FAS 3250s aren't slow machines! They have lots of processing power. The larger units have more memory and expansion, and perhaps more processing power, but not much. You won't gain performance from a larger head unless you are stressing the 3250 performance-wise in the first place.
Hope that helps!
Is your question simply "why is my read latency higher than my write latency"? In that case, that's pretty normal for WAFL. WAFL is write-optimized, meaning your application gets an ack back from WAFL once it sends the write to the controller and it's written to memory (and journaled to NVRAM). That's pretty fast,and doesn't yet involve disks. On your next CP, the data is flushed to disk.
Reads may be resident in memory (thus your Cache hit rate), but often times has to come from disk.

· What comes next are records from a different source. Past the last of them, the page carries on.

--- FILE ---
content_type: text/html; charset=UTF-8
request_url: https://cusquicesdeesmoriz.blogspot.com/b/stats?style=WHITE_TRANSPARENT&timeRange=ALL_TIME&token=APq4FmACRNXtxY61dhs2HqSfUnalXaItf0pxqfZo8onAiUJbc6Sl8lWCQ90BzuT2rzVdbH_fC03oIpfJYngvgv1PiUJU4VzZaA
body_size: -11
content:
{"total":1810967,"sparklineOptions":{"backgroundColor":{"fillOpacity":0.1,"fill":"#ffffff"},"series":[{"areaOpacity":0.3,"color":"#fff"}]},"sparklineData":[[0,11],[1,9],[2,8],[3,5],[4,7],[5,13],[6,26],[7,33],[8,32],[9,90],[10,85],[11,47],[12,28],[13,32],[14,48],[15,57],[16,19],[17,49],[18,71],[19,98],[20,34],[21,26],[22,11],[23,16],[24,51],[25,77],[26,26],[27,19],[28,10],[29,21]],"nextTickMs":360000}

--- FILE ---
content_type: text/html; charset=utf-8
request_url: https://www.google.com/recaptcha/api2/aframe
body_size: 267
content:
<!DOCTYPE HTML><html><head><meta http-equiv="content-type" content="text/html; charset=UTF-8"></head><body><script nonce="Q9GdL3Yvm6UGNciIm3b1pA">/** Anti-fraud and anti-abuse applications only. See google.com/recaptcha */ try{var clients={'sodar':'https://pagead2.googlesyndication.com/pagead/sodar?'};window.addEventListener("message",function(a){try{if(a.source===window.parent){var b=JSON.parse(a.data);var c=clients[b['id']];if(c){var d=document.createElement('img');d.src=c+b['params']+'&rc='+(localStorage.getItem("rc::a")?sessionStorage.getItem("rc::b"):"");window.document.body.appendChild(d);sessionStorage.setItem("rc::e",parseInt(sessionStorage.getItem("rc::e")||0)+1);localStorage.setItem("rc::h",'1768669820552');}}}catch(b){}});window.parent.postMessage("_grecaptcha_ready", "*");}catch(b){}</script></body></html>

This document, though a bit old, does explain this in a bit more detail:
http://www.netapp.com/templates/mediaView?m=wp_3002.pdf&cc=us&wid=15141511&mid=15141511
Cool bsti :>)
My VDI users needs fast read......
Where could I find more recent docs which could help making my VDI user more happy on the slow FAS3250?
Thanks & Happy Holiday
Henry
Is 8ms read on NFS too slow? What performance are you expecting for that workload?
Ha-ha bsti,
My Christmas wish is to reduce the NFS read latencey down to 1 ms :>)
What action could be taken to make my wish come ture?
Cheers
Henry
I'd definitley have a conversation with your NetApp Technical account team and see what they recommend. A few things to consider:
I believe IOMeter tends to read/write randomized data, so controller caching is less effective. THis means the 8ms response time you are seeing during your IOMeter tests may be a worse case than what you will see in production.

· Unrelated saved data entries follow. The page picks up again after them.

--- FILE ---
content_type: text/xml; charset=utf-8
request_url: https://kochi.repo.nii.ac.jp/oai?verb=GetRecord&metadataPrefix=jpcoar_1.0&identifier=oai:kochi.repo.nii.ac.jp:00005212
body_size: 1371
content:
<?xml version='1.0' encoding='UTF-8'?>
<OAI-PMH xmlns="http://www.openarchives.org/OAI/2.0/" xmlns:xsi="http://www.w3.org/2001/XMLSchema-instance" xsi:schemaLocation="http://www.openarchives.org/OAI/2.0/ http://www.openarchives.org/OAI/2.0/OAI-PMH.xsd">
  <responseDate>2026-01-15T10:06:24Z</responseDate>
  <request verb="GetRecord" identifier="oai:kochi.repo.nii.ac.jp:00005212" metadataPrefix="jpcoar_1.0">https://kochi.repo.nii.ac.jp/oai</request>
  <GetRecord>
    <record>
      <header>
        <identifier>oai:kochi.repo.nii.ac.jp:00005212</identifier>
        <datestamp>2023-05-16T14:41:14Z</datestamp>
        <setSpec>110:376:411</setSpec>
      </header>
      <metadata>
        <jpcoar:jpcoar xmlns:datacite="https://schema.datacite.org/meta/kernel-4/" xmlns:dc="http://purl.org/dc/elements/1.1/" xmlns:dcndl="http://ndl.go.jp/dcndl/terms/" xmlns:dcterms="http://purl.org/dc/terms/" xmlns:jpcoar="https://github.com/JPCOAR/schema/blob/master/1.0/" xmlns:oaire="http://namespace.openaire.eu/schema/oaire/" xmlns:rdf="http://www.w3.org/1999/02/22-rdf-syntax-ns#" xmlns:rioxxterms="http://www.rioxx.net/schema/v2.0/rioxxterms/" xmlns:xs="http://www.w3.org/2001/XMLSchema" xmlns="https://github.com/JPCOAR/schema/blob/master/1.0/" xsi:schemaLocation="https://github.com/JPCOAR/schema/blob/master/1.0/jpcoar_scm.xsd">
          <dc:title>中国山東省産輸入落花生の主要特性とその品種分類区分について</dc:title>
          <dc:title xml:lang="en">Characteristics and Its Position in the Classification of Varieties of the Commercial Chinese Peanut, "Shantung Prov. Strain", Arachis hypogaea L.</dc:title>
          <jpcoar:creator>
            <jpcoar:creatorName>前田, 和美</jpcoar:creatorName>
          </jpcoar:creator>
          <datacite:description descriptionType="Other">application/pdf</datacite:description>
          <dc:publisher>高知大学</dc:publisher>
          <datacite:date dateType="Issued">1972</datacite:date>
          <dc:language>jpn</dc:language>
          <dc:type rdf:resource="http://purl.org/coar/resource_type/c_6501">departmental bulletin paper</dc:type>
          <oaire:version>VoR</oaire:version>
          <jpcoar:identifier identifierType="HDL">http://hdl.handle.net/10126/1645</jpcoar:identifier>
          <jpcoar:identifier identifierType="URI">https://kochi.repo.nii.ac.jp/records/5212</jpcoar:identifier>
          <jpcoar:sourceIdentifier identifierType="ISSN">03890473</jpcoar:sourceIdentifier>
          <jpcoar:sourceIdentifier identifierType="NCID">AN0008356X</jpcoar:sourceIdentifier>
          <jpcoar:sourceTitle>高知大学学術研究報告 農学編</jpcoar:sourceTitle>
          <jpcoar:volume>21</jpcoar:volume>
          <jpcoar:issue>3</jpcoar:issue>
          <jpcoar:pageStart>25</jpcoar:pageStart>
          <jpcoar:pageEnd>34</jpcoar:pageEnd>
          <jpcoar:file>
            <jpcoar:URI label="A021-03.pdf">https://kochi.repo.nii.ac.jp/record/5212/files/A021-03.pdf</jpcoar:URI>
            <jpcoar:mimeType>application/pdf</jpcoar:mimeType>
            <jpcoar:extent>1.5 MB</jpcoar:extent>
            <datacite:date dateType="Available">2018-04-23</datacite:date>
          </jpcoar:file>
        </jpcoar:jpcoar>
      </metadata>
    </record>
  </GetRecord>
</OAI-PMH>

I'd ask about Flash Cache if read performance is a large issue for you. Flash Cache added to your controllers will give you a second, very fast layer of read only cache. It should improve overall read performance in most cases.
Less than 1 ms?!? SSD... maybe. Either pure SSD aggregates (Expensive!!) or Flash Pool aggregates with SSD on the front end and SAS on the back end. This is very high end stuff.

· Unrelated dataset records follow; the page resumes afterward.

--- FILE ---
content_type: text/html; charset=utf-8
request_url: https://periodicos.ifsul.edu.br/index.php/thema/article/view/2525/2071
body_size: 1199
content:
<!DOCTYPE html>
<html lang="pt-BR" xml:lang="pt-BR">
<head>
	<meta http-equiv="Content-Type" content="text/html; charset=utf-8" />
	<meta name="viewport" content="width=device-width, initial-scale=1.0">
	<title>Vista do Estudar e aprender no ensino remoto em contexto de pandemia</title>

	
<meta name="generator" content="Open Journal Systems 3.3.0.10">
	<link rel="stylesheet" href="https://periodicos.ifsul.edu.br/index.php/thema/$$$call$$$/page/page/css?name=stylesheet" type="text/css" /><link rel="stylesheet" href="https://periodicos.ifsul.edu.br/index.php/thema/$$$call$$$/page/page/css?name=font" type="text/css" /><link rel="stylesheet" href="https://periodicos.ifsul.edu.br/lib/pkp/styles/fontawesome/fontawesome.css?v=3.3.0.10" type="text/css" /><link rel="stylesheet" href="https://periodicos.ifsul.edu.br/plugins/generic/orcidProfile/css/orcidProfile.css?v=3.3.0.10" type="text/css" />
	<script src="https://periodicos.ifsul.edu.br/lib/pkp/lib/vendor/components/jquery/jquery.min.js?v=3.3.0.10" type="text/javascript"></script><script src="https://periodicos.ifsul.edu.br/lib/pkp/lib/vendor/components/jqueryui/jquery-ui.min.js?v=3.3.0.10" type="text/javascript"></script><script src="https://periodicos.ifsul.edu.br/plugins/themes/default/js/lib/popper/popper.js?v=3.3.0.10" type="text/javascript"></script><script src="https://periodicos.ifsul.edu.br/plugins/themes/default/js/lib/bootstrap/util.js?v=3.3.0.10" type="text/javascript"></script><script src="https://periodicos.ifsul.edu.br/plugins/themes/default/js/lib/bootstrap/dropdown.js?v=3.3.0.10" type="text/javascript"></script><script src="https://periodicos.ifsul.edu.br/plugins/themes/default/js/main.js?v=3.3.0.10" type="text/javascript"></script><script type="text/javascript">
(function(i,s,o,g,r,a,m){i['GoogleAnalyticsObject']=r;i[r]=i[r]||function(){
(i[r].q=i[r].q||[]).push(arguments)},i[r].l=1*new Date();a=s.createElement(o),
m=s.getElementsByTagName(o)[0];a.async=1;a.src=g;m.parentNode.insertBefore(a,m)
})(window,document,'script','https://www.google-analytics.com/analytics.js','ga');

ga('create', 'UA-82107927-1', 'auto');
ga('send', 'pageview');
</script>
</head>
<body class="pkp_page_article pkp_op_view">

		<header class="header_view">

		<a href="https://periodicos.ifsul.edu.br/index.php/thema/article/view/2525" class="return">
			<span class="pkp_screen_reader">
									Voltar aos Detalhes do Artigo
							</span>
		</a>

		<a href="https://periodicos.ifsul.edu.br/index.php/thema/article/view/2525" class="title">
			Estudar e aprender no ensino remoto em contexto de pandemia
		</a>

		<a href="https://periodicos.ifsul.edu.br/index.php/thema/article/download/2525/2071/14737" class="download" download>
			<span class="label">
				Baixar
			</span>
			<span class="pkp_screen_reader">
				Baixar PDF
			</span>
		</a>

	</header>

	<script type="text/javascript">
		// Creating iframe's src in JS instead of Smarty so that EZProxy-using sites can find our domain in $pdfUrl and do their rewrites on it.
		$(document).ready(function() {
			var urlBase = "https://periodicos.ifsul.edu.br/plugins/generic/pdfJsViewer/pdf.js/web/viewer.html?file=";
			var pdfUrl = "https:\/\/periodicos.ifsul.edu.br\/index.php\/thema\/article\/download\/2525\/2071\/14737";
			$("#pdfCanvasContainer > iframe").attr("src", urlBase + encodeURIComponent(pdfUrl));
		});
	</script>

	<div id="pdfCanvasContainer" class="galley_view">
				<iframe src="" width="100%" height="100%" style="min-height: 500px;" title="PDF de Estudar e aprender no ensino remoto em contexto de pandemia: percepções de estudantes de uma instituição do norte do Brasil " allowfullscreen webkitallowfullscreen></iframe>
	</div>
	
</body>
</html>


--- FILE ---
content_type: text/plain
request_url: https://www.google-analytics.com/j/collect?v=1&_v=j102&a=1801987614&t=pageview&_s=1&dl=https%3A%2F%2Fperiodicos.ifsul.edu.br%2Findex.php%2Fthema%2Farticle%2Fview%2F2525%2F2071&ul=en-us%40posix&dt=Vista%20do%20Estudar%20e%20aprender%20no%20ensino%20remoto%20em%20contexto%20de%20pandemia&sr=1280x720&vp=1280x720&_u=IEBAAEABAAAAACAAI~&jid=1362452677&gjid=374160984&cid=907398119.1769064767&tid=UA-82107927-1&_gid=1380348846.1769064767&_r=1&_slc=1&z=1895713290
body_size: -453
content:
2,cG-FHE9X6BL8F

FAS 3250s aren't slow machines! They have lots of processing power. The larger units have more memory and expansion, and perhaps more processing power, but not much. You won't gain performance from a larger head unless you are stressing the 3250 performance-wise in the first place.
Hope that helps!
Thanks you, for extensive help
Good Idea bsti,
I'll chase my NetApp Technical account team & see what they recommend/offering:>)
Happy Friday
Henry
I just want to understand the high latency of reading as opposed to as low write latency.
Sorry, I got you confused with the other poster.
I think the document on WAFL will explain why write latency is so low. On a read, you are hitting disk, which takes time to serve up to the client. Writes don't usually have to wait for disk (unless you are in a back-to-back CP situation, which is very bad). Once it hits memory, your client gets an acknowledgement from the controller.
I've always found it strange to get used to as well that NetApp tends to write faster than read, which is not what one traditionally sees in storage hardware.